Die Antragstellerin hat denkmöglich ausgeführt, dass ihr durch die behauptete Rechtswidrigkeit der Entgang des Auftrages droht, sohin ein Schaden, der nur durch die vorläufige Untersagung der Zuschlagserteilung abgewendet werden kann. Abgesehen von dem vorausgesetzten öffentlichen Interesse an der Vergabe des gegenständlichen Auftrages ist aber ein darüber hinausgehendes besonderes öffentliches Interesse an der Fortführung des Vergabeverfahrens dem Unabhängigen Verwaltungssenat nicht zur Kenntnis gelangt. Vielmehr ist bei der Interessens­abwägung iSd Judikatur des Verfassungsgerichtshofes zu berücksichtigen, dass die Auftraggeberin ein Interesse an einem rechtmäßigen Vergabeverfahren haben muss. Darüber hinaus ist auf die Rechtsprechung der Vergabe­kontrollinstanzen, dass ein öffentlicher Auftraggeber bei der Erstellung des Zeitplanes für eine Auftragsvergabe die Möglichkeit von Nachprüfungsverfahren und die damit einhergehende Verzögerung ins Kalkül zu ziehen hat, zu verweisen. Dass sich durch die Erlassung einer einstweiligen Verfügung eine Verzögerung der Bedarfsdeckung und ein organisatorischer und finanzieller Mehraufwand ergeben können, liegt in der Natur der Sache. Da - wie bereits erwähnt - kein darüber hinausgehendes besonderes öffentliches Interesse an einem möglichst raschen Vertragsabschluss geltend gemacht wurde und auch nicht auf der Hand liegt, war dem Antrag stattzugeben.

 

Die im Vorbringen der Antragstellerin behaupteten Rechtswidrigkeiten sind zumindest denkmöglich. Eine Überprüfung, ob die behaupteten Rechts­widrigkeiten auch tatsächlich vorliegen, war im Rahmen des Provisorialverfahrens nicht durchzuführen.

 

Die Dauer der Aussetzung der Zuschlagserteilung ergibt sich aus § 11 Abs.3 Oö. VergRSG 2006 iVm § 20 Abs.1 Oö. VergRSG 2006.

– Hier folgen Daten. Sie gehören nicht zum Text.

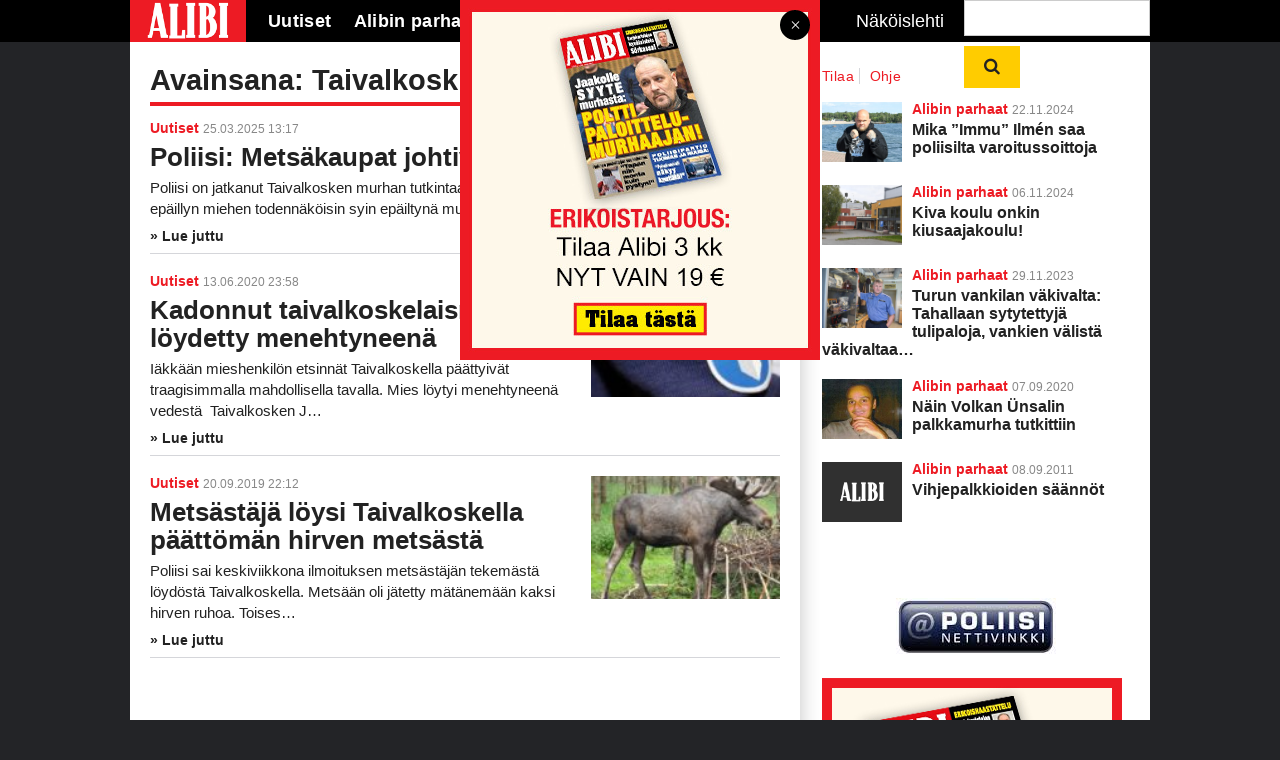

--- FILE ---
content_type: text/html; charset=utf-8
request_url: https://www.google.com/recaptcha/api2/aframe
body_size: 183
content:
<!DOCTYPE HTML><html><head><meta http-equiv="content-type" content="text/html; charset=UTF-8"></head><body><script nonce="LoX88_4_bI476yhNHFBB8g">/** Anti-fraud and anti-abuse applications only. See google.com/recaptcha */ try{var clients={'sodar':'https://pagead2.googlesyndication.com/pagead/sodar?'};window.addEventListener("message",function(a){try{if(a.source===window.parent){var b=JSON.parse(a.data);var c=clients[b['id']];if(c){var d=document.createElement('img');d.src=c+b['params']+'&rc='+(localStorage.getItem("rc::a")?sessionStorage.getItem("rc::b"):"");window.document.body.appendChild(d);sessionStorage.setItem("rc::e",parseInt(sessionStorage.getItem("rc::e")||0)+1);localStorage.setItem("rc::h",'1768968506307');}}}catch(b){}});window.parent.postMessage("_grecaptcha_ready", "*");}catch(b){}</script></body></html>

Gemäß § 20 Abs.1 Oö. VergRSG 2006 ist über Anträge auf Nichtigerklärung von Entscheidungen eines Auftraggebers bzw. eine Auftraggeberin unverzüglich, spätestens aber zwei Monate nach Einlangen des Antrages zu entscheiden.

 

Für den gegenständlichen Fall bedeutet dies, dass für den  Unabhängigen Verwaltungssenat somit die Möglichkeit besteht, die Aussetzung der Zuschlags­erteilung für zwei Monate, auszusprechen.

 

Die einstweilige Verfügung ist gemäß § 11 Abs.4 Oö. VergRSG 2006 sofort vollstreckbar.

 

4. Im gegenständlichen Verfahren sind Stempelgebühren in der Höhe von 13,20 Euro angefallen. Ein entsprechender Zahlschein liegt bei.

  

 

Rechtsmittelbelehrung:

Gegen  diesen Bescheid ist kein ordentliches Rechtsmittel zulässig.

 

 

Hinweis:

Gegen diesen Bescheid kann innerhalb von sechs Wochen ab seiner Zustellung eine Beschwerde an den Verfassungsgerichtshof und/oder an den Verwaltungsgerichtshof erhoben werden; diese muss - von gesetzlichen Ausnahmen abgesehen - jeweils von einer bevollmächtigten Rechtsanwältin oder einem bevollmächtigten Rechtsanwalt eingebracht werden. Für jede dieser Beschwerden ist eine Eingabegebühr von 220 Euro  zu entrichten.